• **What is asked**:
Display each line in the rows below that contains the string "image". Letter case must match.

• **Raw records**:
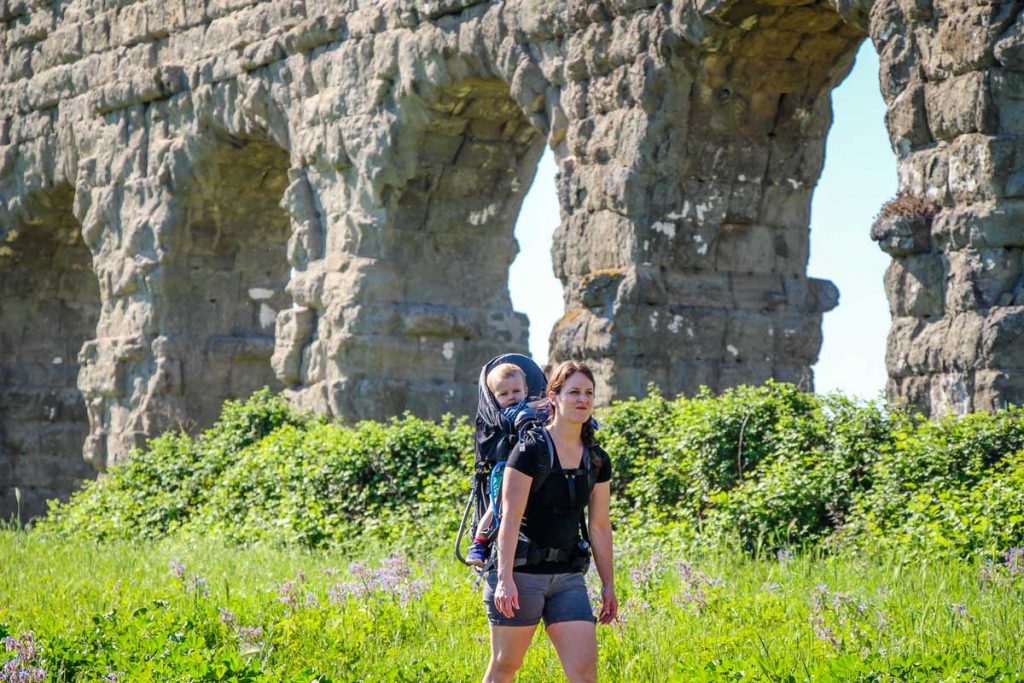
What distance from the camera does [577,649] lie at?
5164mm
...
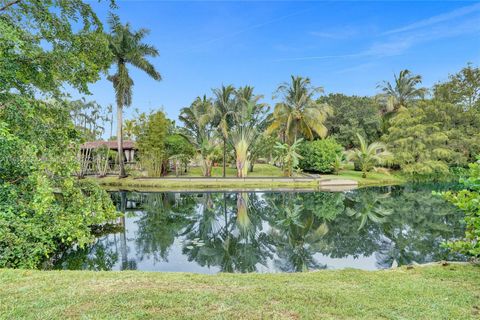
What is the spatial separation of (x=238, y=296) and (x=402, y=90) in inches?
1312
---
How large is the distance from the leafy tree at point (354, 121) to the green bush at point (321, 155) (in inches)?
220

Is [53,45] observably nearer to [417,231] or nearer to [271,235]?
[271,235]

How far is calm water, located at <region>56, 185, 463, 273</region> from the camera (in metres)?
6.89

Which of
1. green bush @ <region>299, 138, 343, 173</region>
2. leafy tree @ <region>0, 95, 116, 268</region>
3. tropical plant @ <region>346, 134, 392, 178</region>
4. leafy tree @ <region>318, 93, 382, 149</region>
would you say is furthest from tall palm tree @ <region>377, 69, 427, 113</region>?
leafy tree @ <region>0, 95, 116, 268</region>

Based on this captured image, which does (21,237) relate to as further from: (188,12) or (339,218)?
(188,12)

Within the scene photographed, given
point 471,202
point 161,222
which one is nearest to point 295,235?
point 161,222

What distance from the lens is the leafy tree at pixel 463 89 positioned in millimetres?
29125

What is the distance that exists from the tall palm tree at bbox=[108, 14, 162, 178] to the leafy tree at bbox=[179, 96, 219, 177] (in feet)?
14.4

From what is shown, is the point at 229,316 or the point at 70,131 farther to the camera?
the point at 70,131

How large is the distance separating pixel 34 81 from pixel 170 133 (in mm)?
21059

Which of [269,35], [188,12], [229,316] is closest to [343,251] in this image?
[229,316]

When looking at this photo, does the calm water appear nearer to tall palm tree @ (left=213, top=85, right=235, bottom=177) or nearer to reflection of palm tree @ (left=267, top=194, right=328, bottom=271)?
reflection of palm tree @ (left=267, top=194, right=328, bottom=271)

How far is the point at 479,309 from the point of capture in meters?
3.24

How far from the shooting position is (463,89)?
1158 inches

• **Written solution**:
Based on this captured image, which does (21,237) relate to as further from: (188,12) or (339,218)?
Which of [269,35], [188,12], [229,316] is closest to [343,251] in this image?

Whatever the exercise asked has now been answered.